Le 14 mars 1941, « aux heures les
plus sombres de notre histoire », selon la formule consacrée, était
édictée une loi « relative à l'allocation aux vieux travailleurs
salariés », par laquelle :
« Nous, Maréchal de France, chef de l'Etat français,
Le conseil des ministres entendu,
Décrétons :
Article 9
§ 1er - Les retraites et pensions de vieillesse des assurances
sociales sont constituées sous le régime de la répartition. »
Le but de cette loi inique était de spolier du jour au lendemain des
millions de Français de l’épargne qu’ils avaient patiemment constituée
dans des fonds de pension depuis des décennies.
Non content d’avoir, pendant plus de 70 ans et au travers de deux
républiques, entériné cette loi vichyste et élargi son champ
d’application à d’autres catégories professionnelles, le pouvoir
législatif crut bon, par une nouvelle loi du 20 janvier 2014 de «
réaffirmer solennellement le choix de la retraite par répartition ».

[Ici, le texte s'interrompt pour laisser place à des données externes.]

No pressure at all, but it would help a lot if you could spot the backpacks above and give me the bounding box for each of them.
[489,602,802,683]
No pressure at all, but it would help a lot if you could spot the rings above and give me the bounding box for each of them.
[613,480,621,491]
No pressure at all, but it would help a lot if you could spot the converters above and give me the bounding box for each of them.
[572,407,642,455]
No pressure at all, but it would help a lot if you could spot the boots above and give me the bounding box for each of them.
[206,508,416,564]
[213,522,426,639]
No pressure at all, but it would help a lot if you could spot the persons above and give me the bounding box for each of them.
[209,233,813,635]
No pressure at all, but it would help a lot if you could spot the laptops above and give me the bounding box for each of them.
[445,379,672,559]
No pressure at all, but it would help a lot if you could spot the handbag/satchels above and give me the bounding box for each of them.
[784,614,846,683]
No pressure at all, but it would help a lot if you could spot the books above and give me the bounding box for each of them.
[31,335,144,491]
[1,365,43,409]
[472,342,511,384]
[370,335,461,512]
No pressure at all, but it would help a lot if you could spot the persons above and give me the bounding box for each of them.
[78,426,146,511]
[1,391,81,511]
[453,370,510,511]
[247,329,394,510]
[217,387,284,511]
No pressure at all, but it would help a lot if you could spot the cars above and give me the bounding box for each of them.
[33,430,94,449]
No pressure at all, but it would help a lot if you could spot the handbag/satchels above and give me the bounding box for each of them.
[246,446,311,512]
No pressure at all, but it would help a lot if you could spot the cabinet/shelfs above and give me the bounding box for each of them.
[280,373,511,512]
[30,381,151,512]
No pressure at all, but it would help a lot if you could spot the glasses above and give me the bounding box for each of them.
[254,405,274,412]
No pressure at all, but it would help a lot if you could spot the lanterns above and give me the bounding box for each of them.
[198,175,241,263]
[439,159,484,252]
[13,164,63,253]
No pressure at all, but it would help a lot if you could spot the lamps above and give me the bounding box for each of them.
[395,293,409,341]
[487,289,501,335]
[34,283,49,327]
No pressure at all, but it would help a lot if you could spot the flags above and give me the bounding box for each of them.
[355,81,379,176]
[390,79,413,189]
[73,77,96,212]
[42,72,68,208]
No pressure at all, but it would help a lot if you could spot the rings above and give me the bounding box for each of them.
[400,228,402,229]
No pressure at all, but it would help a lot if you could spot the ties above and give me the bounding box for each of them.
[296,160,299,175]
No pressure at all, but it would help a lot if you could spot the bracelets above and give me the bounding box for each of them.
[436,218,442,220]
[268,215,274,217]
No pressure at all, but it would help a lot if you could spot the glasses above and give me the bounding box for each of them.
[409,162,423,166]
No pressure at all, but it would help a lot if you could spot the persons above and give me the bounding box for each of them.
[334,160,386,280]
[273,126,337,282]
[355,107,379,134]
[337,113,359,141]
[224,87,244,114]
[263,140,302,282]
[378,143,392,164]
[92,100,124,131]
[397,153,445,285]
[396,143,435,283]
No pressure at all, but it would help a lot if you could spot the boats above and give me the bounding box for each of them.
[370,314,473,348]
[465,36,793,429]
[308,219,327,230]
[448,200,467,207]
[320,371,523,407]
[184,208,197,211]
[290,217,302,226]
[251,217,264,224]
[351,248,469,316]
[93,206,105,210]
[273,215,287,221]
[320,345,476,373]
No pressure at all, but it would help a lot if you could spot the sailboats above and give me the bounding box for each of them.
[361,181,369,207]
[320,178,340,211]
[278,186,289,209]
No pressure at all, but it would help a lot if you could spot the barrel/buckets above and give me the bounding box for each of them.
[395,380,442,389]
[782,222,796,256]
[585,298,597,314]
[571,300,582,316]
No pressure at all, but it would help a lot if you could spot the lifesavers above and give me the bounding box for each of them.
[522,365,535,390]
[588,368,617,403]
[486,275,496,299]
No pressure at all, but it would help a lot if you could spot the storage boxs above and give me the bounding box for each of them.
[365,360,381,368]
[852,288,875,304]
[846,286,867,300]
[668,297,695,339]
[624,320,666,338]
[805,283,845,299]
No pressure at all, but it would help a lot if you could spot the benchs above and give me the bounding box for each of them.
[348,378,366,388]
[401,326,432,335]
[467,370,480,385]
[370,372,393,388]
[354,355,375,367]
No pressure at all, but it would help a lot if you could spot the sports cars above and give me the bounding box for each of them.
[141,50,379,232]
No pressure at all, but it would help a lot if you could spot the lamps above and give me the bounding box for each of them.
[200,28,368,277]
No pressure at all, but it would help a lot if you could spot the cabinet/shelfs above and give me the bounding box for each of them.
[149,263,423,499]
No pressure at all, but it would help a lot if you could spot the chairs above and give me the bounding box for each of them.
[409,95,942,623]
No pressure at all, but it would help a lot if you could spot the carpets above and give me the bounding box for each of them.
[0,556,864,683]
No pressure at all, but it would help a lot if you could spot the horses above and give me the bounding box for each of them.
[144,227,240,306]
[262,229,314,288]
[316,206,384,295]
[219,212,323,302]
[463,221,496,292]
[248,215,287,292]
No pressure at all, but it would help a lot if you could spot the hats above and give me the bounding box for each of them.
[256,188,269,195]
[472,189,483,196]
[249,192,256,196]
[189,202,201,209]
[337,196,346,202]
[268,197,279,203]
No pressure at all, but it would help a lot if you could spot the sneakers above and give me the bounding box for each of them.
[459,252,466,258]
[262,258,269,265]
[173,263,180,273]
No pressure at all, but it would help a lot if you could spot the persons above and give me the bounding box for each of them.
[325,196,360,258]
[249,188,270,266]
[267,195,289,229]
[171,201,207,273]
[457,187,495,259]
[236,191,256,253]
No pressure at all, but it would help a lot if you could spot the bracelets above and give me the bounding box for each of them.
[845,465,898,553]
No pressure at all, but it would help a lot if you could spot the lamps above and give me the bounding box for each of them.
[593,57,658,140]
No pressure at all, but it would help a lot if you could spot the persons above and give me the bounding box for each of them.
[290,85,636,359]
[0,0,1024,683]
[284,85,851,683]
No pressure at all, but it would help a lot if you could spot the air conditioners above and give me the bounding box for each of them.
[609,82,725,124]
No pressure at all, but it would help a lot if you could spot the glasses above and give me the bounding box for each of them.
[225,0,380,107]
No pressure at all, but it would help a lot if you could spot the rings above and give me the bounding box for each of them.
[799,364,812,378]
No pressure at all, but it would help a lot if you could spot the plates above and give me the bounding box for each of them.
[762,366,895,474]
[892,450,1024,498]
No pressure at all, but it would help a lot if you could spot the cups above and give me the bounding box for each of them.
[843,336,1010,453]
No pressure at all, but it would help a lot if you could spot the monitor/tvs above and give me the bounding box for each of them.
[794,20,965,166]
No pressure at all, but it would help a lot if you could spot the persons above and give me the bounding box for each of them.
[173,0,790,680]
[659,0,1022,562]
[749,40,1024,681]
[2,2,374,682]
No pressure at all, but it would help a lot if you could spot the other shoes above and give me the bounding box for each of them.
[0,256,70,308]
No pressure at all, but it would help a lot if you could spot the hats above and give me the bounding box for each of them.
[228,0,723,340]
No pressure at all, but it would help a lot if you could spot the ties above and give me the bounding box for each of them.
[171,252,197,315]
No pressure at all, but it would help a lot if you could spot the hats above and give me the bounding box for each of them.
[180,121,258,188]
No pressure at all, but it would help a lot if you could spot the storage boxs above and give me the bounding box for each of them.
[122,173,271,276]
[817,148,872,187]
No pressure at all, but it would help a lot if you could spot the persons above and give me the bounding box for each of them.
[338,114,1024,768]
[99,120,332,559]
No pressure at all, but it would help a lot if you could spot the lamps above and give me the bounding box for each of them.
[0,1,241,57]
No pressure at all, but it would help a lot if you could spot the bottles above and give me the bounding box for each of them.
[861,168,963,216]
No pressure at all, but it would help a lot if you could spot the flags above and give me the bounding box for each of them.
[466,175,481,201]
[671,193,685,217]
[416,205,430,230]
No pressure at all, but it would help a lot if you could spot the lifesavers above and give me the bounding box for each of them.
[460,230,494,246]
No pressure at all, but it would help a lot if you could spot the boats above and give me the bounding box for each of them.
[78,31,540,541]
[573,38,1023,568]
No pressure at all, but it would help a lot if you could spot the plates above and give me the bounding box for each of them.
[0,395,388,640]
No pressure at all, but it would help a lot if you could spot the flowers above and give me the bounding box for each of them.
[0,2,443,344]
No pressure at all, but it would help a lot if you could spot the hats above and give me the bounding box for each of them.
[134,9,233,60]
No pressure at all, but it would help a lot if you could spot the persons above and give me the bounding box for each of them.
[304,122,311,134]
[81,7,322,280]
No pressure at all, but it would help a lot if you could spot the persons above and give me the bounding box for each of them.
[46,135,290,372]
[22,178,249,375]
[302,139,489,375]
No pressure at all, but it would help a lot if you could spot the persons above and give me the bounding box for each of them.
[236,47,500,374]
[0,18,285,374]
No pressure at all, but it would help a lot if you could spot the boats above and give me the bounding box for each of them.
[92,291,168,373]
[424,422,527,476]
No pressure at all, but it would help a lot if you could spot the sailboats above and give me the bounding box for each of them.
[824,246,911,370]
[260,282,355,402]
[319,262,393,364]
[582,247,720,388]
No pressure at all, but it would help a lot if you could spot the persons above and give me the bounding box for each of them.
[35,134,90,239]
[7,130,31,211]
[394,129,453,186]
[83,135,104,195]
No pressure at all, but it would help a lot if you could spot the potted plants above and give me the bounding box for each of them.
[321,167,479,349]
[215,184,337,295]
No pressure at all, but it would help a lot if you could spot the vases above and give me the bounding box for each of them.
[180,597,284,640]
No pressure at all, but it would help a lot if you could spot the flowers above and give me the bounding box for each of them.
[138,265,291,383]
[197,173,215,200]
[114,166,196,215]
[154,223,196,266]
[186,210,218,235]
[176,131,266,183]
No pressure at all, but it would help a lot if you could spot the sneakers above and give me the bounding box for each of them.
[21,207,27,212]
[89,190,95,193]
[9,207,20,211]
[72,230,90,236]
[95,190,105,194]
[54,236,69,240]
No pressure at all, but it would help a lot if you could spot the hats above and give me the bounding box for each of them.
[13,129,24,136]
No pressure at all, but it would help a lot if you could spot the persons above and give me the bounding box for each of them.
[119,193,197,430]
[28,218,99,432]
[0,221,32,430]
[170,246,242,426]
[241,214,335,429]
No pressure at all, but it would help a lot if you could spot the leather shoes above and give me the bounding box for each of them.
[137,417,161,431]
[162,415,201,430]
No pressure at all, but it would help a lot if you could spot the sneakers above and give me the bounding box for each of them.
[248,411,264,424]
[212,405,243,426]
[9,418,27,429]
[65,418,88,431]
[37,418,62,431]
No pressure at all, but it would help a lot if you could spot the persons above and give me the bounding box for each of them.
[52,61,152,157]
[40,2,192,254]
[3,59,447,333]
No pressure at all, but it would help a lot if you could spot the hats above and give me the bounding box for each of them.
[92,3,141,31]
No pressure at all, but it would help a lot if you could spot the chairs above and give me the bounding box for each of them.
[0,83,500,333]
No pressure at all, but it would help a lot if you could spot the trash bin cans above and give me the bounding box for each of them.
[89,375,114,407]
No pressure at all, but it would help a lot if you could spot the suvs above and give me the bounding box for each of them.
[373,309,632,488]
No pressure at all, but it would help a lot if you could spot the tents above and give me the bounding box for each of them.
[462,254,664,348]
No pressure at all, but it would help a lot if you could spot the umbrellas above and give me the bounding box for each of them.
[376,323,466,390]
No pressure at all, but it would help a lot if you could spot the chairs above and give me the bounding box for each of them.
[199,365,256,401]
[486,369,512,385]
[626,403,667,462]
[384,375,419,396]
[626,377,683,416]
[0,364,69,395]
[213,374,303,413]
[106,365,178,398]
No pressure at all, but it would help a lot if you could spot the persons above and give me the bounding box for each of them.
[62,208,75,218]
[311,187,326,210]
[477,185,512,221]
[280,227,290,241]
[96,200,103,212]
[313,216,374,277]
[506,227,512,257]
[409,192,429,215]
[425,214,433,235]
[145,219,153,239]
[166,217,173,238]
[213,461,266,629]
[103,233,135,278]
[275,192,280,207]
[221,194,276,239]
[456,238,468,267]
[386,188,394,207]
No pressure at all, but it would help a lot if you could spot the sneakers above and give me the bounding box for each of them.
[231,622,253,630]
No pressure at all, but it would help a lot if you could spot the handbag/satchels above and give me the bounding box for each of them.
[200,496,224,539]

Estimons-nous heureux que la représentation nationale n’ait pas «
réaffirmé solennellement » d’autres « acquis sociaux » de la même
époque, comme la loi portant statut des Juifs signée par le même
ministre René Belin…
Mais intéressons-nous au détail de cet article L111-2-1 du Code de la
sécurité sociale dans sa rédaction issue de la loi du 20 janvier 2014.
Outre le fait de « réaffirmer solennellement » son attachement à un «
acquis social » du régime de Vichy par ailleurs tenu pour le Mal absolu,
outre le très étonnant besoin de « réaffirmer solennellement » un
système de retraite entré dans les faits depuis plus de 70 ans, il y a
un autre point qui ne manque pas de surprendre dans cet article, c’est
l’objectif assigné à quatre reprises ( !) à ce système de retraite par
répartition : celui d’assurer une équité entre les générations.
- « …le choix de la retraite par répartition au cœur du pacte social
qui unit les générations »
- « Les assurés bénéficient d'un traitement équitable au regard de la
durée de la retraite comme du montant de leur pension, quels que soient
… la génération à laquelle ils appartiennent. »
- « La Nation assigne également au système de retraite par répartition
un objectif de solidarité entre les générations… »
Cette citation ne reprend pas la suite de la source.